Designing the Whole: Environment + Context as One System
The capstone — an integrative design workflow that composes the book's eight core chapters into one discipline, with decision points and an honest map of what is settled, converged, first-party-only, and openly unsolved.
On this page
This chapter is integrative. It introduces no new evidence — it composes the book’s grounded claims into a design workflow and a decision guide. Where it restates a load-bearing fact, it points back to the chapter that established it; the rest is synthesis.
The two layers are one system
The book opened on a thesis: what turns a model into an agent is the engineering of the two layers around it — the environment it acts in and the context it reasons over — and that discipline is the most underappreciated, highest-leverage thing an architect designs.
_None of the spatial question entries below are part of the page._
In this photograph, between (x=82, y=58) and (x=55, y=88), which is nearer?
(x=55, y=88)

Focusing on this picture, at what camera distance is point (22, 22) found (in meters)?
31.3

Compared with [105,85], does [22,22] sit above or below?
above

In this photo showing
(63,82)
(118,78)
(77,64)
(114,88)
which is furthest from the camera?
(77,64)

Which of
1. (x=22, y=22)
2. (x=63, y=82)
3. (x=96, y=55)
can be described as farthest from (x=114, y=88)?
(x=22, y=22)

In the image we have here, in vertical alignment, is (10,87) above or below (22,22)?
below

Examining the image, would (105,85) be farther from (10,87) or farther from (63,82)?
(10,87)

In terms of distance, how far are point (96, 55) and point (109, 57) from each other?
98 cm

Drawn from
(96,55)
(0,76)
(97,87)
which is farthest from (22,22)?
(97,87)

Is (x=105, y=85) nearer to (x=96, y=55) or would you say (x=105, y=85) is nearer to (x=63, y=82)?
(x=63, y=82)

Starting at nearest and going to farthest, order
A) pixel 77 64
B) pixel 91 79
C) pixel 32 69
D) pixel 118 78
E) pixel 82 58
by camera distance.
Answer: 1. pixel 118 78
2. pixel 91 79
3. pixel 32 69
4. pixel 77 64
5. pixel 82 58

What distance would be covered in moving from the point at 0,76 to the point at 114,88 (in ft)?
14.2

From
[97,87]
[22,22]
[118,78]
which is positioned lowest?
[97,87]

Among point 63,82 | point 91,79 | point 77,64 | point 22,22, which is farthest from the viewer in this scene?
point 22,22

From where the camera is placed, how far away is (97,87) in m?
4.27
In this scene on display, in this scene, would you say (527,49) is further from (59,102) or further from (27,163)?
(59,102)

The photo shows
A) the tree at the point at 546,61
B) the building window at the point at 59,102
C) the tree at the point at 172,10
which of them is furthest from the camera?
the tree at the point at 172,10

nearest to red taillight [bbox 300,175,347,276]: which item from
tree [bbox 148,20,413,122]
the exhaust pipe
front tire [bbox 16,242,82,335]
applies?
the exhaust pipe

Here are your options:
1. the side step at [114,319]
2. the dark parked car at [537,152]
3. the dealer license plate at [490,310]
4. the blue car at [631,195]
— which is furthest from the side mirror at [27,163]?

Eight chapters in, the payoff is that they are not eight topics but two ends of one loop: the environment is the durable store of everything the agent could use; the context is the finite slice it does use each turn; and the harness owns the boundary between them — context being “a finite resource with diminishing marginal returns.” [Official] Effective context engineering for AI agents · Prithvi Rajasekaran, Ethan Dixon, Carly Ryan, and Jeremy Hadfield (2025)T1-official original
A design workflow
The chapters fall into a natural order when you design a real agent’s environment and context together.
- Make the environment legible (E1, E5). Maximize signal in and machine-checkable feedback out; at scale, bound what must be loaded (interface contracts, shallow index, scope-to-workspace).
- Budget the always-on layer (E2). The instruction file is paid every turn — spend it only on broadly-applicable, can’t-infer-from-code context. More is not better. Evaluating AGENTS.md: Are Repository-Level Context Files Helpful for Coding Agents? · Gloaguen, Mündler, Müller, Raychev, Vechev (ETH Zurich) (2026)T3-practitioner original
- Push procedures to load on demand (E3). Skills are just-in-time procedural knowledge; keep them out of the window until relevant.
- Set the safety envelope (E4). Express intent in policy (permissions), contain failure in mechanism (sandbox, out-of-band reversibility).
- Engineer the window against rot (C1 → C2). Know the four failure modes; assemble a stable, well-placed, just-in-time window; compact or checkpoint as it fills.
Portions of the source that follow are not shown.